Saved data entries
****

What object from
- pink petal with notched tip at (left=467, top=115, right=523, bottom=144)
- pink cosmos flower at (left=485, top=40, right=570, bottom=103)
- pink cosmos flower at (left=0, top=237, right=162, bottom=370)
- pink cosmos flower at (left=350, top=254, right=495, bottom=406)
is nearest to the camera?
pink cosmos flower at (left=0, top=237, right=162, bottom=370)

****

Short task
Rewrite the data, from its first line through the line that contains "is nearest to the camera?", as a Markdown table with the columns Row and Line, skipping any blank lines.

Exercise solution
| Row | Line |
|---|---|
| 1 | What object from |
| 2 | - pink petal with notched tip at (left=467, top=115, right=523, bottom=144) |
| 3 | - pink cosmos flower at (left=485, top=40, right=570, bottom=103) |
| 4 | - pink cosmos flower at (left=0, top=237, right=162, bottom=370) |
| 5 | - pink cosmos flower at (left=350, top=254, right=495, bottom=406) |
| 6 | is nearest to the camera? |